__Directives__.
**1)** According to the RDP interface page, which bit of DP_STATUS selects whether primitives are read from RDRAM or from DMEM?
**2)** Carry on the text about the RDP interface from its last sentence.

Reality Display Processor/Interface: Difference between revisions

RDP executes a stream of commands called ''primitives'' that are sent to it via DMA. The RDP interface allows to initiate and monitor the DMA transfers to RDP, and to query the current status of RDP.

DMA transfers allow to send a sequence of primitives from RDRAM or DMEM to the RDP. When a DMA is triggered the RDP will start fetching the primitives in small batches within an internal command buffer, from which they will get run; the DMA will then wait for space to become available in this internal command buffer before more data can be transferred.

Primitives can be stored in either RDRAM or DMEM. Bit 0 of DP_STATUS is used to select whether RDRAM or DMEM is used. When reading data from DMEM, the RDP uses an internal bus in the RCP called XBUS, so normally "using XBUS" is a shorthand expression for "programming the RDP to fetch primitives from DMEM". Notice that both VR4300 and RSP can program the RDP to either use XBUS or not; there is no correlation between the CPU programming the RDP and the data source being used.

RDP is a highly parallel unit. There is thus no correlation between a DMA being finished and the respective primitives being finished (that is, pixels drawn into the framebuffer). Instead, the end of DMA can just be used as a signal that the RDRAM/DMEM buffer that stores the primitives can be recycled, but no further information can be deducted about the actual execution of the primitives. A few syncing primitives can be used to create syncing points in the various RDP internal parallel units; see the SYNC primitives of more information.

RDP primitives are made of one or multiple 64-bit (8 bytes) words. For this reason, RDP DMA must fetch data from an address that is 64-bit aligned: in fact, the lowest 3 bits of the DMA address register are ignored. There is no destination register: the destination is the RDP itself and its internal command buffer is not addressable in any way.

To allow the RDP to begin processing primitives as soon as they are available (that is, while the VR4300 and RSP are generating them), the RDP DMA allows for incremental transfers: in fact, the DP_END register can be updated while a DMA is in progress (or after it has finished) and the effect is that the DMA will continue running until the new end pointer is reached. This operation is totally safe and free of race conditions. The intended purpose is that the VR4300 or the RSP can continue updating the DP_END register while they add more data to the primitive buffer in RDRAM/DMEM, until it is full. At that point, they can start another transfer to switch to another buffer.

To program a pending DMA transfer, just write to <code>DP_START</code>/<code>DP_END</code> a new buffer start/end address. The <code>START_PENDING</code> / <code>END_PENDING</code> bits in <code>DP_STATUS</code> will be set to 1, signaling that a transfer is indeed pending. New writes to <code>DP_END</code> will now update the pending transfer; in other words, after a new DMA transfer is pending, it is not possible to incrementally add more primitives to the currently-running transfer.

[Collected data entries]
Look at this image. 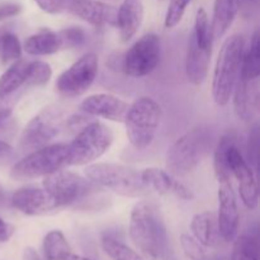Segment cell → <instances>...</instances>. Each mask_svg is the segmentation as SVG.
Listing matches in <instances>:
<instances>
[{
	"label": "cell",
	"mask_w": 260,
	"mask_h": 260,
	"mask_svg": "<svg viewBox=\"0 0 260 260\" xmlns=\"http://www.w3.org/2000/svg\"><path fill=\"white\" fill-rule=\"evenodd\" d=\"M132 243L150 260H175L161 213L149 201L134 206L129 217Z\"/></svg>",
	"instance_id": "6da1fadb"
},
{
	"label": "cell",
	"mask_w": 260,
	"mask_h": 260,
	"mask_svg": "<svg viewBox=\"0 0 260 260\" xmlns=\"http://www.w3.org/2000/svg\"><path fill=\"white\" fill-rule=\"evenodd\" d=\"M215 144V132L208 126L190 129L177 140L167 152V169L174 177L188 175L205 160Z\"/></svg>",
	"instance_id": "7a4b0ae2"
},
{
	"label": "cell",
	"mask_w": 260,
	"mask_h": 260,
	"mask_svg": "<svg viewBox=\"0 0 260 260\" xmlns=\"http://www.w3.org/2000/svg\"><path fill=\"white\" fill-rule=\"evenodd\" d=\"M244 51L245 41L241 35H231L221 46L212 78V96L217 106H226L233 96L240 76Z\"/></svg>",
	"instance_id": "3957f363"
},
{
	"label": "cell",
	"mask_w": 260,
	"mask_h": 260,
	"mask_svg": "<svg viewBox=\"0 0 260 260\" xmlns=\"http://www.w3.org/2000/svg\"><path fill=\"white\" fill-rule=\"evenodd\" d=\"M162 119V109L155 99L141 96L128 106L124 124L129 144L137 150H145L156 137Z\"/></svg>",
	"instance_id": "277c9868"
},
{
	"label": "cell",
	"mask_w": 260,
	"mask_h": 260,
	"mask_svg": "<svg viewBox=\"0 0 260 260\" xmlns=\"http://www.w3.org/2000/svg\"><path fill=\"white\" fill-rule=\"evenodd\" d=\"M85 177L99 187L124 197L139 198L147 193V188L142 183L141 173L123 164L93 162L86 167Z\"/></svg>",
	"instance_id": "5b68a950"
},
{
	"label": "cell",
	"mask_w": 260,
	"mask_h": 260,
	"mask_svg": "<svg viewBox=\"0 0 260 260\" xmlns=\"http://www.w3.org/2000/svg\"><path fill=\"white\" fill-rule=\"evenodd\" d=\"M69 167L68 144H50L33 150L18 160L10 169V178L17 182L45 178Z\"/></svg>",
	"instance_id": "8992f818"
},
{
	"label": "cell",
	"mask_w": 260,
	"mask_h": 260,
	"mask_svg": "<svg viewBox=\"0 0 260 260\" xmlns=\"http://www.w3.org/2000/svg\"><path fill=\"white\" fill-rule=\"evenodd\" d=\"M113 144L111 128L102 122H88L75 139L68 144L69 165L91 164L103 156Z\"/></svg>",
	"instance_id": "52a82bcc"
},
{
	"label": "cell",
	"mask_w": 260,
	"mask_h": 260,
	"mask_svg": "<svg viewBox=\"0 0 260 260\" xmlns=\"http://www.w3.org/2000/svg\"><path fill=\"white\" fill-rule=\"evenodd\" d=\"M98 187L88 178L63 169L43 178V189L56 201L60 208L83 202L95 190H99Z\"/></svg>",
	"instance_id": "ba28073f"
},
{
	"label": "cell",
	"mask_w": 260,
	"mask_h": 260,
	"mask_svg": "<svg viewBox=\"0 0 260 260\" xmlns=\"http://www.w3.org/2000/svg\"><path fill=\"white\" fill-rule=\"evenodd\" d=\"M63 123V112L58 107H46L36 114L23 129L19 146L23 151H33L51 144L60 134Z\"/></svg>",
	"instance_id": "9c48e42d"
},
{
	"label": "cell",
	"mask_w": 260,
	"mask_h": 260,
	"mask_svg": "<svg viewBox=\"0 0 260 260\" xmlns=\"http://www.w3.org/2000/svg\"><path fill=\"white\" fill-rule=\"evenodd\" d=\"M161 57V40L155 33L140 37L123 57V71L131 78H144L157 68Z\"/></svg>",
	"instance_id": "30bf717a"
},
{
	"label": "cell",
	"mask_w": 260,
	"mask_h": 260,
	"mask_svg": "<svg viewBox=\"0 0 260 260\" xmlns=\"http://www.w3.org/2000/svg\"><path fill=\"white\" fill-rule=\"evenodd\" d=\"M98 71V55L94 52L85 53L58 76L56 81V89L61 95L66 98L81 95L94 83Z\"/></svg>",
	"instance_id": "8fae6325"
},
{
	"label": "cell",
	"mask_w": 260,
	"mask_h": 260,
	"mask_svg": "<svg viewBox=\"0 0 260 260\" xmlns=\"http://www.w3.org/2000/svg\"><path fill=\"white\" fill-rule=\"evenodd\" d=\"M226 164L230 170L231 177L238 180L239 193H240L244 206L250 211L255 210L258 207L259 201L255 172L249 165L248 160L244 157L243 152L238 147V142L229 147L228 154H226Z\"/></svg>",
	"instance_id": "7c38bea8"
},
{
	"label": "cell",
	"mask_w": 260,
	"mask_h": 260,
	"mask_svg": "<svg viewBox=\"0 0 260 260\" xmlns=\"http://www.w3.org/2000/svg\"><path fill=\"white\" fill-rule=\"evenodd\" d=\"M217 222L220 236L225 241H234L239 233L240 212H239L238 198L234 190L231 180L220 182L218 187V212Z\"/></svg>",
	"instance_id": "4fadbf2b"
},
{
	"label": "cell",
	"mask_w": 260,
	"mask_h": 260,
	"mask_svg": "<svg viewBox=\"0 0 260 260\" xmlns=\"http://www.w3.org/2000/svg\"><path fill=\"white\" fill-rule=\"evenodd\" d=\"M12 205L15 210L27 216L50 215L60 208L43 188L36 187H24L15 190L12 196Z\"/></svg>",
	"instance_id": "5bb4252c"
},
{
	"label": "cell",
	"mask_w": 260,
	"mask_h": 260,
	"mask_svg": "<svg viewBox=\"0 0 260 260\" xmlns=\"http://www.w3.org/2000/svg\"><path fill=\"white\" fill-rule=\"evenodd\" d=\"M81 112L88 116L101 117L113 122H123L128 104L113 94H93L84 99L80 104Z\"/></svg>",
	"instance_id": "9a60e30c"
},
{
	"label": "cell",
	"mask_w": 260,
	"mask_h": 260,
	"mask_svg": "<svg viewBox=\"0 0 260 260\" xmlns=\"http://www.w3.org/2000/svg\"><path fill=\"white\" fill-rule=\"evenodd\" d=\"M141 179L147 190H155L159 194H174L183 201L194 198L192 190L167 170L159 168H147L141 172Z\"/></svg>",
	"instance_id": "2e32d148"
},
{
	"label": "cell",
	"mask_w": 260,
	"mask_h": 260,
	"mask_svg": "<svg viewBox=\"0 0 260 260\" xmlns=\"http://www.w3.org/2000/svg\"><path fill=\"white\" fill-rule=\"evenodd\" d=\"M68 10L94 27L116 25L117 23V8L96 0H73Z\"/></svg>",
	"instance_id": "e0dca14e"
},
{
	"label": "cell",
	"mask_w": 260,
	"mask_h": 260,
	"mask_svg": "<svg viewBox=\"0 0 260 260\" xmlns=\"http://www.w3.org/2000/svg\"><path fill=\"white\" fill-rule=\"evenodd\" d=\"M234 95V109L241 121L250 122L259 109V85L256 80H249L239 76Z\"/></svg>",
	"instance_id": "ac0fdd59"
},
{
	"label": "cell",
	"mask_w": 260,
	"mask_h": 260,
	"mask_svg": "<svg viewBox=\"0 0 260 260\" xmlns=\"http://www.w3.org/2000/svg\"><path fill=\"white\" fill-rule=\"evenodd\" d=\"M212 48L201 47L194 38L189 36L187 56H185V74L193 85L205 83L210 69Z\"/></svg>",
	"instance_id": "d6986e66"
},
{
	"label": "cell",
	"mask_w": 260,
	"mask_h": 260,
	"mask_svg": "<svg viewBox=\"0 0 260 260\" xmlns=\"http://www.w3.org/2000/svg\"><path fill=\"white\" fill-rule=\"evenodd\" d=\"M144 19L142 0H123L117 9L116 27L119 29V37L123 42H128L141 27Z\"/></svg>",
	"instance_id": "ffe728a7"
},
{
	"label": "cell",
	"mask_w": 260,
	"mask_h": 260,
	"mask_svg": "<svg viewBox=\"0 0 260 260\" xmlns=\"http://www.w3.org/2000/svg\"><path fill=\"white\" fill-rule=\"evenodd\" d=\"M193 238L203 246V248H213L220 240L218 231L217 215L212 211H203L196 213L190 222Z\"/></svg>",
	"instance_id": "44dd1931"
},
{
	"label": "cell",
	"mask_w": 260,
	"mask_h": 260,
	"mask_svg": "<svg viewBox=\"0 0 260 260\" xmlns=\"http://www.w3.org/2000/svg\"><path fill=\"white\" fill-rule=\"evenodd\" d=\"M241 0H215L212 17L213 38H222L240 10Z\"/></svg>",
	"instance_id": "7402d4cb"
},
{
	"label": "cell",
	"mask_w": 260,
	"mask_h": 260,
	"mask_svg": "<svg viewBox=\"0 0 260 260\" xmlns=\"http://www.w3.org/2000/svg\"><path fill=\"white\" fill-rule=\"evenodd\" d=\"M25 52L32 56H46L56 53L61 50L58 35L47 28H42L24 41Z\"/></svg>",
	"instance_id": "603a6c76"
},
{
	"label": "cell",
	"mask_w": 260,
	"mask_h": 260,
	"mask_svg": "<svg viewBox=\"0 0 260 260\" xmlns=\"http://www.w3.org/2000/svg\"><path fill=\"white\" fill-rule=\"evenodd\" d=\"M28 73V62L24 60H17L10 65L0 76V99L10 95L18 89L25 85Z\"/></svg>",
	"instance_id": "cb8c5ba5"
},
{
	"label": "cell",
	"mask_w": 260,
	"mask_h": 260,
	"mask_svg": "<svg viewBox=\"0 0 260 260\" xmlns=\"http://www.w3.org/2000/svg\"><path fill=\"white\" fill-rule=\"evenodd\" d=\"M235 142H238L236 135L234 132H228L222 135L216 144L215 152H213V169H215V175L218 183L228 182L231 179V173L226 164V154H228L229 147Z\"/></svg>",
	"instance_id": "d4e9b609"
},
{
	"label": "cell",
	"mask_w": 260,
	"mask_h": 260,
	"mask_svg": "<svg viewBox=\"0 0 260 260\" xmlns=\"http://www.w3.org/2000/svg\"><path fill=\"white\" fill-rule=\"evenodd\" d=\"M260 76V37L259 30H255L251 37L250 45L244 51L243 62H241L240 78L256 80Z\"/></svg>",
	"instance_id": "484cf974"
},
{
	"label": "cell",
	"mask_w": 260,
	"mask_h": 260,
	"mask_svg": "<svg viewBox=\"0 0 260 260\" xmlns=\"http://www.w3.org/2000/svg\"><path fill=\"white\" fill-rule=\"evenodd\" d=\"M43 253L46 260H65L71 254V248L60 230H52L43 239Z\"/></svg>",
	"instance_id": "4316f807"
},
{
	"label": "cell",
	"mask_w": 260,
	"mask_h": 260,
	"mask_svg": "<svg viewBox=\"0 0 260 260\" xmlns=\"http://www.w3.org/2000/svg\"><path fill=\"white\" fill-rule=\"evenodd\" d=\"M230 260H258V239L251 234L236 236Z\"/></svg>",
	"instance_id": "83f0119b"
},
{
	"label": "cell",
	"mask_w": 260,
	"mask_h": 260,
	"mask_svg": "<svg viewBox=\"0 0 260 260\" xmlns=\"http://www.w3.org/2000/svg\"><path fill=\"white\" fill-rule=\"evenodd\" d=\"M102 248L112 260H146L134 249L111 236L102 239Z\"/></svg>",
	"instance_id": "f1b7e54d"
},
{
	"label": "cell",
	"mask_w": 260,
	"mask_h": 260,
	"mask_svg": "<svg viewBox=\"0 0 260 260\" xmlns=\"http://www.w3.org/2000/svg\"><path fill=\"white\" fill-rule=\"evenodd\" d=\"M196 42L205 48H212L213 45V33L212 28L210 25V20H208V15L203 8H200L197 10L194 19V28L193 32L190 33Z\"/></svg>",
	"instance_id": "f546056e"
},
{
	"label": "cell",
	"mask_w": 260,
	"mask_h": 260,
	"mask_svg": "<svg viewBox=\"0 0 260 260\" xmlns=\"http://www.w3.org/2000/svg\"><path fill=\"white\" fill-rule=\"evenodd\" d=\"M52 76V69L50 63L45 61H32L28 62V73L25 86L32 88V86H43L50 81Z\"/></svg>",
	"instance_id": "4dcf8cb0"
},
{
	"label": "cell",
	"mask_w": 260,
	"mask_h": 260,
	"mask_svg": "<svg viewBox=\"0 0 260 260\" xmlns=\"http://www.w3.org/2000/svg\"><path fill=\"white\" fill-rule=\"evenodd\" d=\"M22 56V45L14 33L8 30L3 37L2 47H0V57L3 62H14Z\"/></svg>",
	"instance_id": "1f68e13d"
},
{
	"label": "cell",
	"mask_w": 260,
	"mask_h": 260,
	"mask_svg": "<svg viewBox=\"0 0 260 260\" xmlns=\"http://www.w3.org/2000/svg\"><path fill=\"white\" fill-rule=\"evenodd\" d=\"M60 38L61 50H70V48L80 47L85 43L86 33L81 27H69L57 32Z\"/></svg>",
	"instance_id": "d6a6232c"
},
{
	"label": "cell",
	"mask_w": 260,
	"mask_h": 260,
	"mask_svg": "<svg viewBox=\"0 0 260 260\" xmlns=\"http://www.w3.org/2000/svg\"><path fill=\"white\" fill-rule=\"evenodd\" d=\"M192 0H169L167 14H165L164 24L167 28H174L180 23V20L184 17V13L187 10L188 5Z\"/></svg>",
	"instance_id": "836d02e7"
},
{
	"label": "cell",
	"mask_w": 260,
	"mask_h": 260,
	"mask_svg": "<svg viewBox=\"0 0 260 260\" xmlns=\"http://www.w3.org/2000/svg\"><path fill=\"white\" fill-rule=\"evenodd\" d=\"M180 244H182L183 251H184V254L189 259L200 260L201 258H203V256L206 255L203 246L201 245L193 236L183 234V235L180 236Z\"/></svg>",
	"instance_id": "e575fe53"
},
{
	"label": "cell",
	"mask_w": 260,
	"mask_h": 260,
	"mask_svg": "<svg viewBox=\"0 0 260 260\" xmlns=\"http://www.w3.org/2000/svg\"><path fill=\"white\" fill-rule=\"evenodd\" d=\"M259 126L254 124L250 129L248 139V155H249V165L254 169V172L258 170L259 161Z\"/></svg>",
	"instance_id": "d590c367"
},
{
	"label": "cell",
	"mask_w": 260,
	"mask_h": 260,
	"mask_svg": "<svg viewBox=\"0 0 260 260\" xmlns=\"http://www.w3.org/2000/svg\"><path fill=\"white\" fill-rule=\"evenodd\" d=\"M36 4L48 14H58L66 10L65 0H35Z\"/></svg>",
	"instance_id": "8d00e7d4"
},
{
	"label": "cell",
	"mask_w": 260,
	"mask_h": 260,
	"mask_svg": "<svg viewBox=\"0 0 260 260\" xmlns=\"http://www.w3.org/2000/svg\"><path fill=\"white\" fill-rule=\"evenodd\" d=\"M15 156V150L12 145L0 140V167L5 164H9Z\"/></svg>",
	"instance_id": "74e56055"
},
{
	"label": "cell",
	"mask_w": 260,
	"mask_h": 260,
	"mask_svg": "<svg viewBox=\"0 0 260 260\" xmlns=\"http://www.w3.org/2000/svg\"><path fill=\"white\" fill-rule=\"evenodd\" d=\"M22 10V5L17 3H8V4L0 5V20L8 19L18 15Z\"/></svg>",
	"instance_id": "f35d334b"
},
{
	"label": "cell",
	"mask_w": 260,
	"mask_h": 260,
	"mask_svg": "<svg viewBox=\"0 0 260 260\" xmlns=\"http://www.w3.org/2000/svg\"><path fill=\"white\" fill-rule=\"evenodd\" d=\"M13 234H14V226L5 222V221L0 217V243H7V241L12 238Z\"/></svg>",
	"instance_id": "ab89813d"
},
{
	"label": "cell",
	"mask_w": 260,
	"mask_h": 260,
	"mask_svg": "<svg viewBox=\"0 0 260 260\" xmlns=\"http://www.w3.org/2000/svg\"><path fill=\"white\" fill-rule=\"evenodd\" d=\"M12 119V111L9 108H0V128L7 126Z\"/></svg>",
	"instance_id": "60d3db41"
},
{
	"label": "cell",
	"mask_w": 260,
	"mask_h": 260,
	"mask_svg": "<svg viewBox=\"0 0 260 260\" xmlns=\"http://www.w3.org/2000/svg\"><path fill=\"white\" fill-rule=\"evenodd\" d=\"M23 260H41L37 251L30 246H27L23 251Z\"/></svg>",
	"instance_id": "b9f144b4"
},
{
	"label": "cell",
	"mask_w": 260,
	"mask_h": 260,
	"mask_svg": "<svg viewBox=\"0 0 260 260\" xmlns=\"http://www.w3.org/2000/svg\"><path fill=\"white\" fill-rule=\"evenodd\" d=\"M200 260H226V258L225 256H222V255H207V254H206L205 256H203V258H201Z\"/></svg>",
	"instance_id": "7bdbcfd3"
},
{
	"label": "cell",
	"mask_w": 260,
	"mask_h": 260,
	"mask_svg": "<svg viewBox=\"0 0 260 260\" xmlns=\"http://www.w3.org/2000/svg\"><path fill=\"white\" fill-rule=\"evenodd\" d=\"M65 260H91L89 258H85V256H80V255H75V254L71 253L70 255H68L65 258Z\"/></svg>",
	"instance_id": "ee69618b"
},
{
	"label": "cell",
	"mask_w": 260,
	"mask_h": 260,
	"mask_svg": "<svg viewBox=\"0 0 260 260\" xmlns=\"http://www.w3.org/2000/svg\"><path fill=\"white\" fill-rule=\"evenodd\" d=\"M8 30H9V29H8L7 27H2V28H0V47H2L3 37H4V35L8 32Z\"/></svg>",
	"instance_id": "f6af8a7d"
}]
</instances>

__Outputs in order__.
**1)** Bit 0 of DP_STATUS.

**2)**
* If primitives are already in RDRAM (eg: a static display list of RDP commands, read from ROM), then it is obviously more efficient to send them directly from there, without copying them first to DMEM. Libultra does not support this (in libultra, all RDP primitives are always passed through RSP as they were RSP commands first, causing a double memory bandwidth impact if they are then sent back to RDRAM for RDP DMA); in libdragon, this is supported via [https://github.com/DragonMinded/libdragon/blob/caf684a06096afa3e9fc8ec8e70dd6643dab419e/include/rdpq.h#L1346-L1364 rdpq_exec].

* If primitives are generated by the RSP (eg: triangles at the end of a T&L pipeline), consider the following aspects:

** sending back all the primitives to RDRAM will have an impact on memory bandwidth (first, to transfer them from DMEM to RDRAM, and later from RDRAM to RDP). Memory bandwidth is often a bottleneck on N64.

** on the other hand, RDRAM allows for much larger buffers. When the buffers are small (like they typically are in DMEM), it means that the RSP could be forced to wait for the RDP to process the primitives before producing new ones (basically this is back-pressure from RDP to RSP), and in turns it could cause a back-pressure on the VR4300. Often, RDP is the slowest among the three, so a larger buffer allows for better pacing.

While preparing buffers on RDP primitives, it is useful to take advantage of incremental transfers. This is a possible algorithm:

# Get ready to send the first buffer by setting <code>DP_START</code> = <code>DP_END</code> = pointer to the start of the first buffer. This will not actually transfer any byte (remember DP_END is an ''exclusive'' bound, so if you set <code>DP_START</code> = <code>DP_END</code>, this means "0 byte buffer"), but will setup the DMA engine as such.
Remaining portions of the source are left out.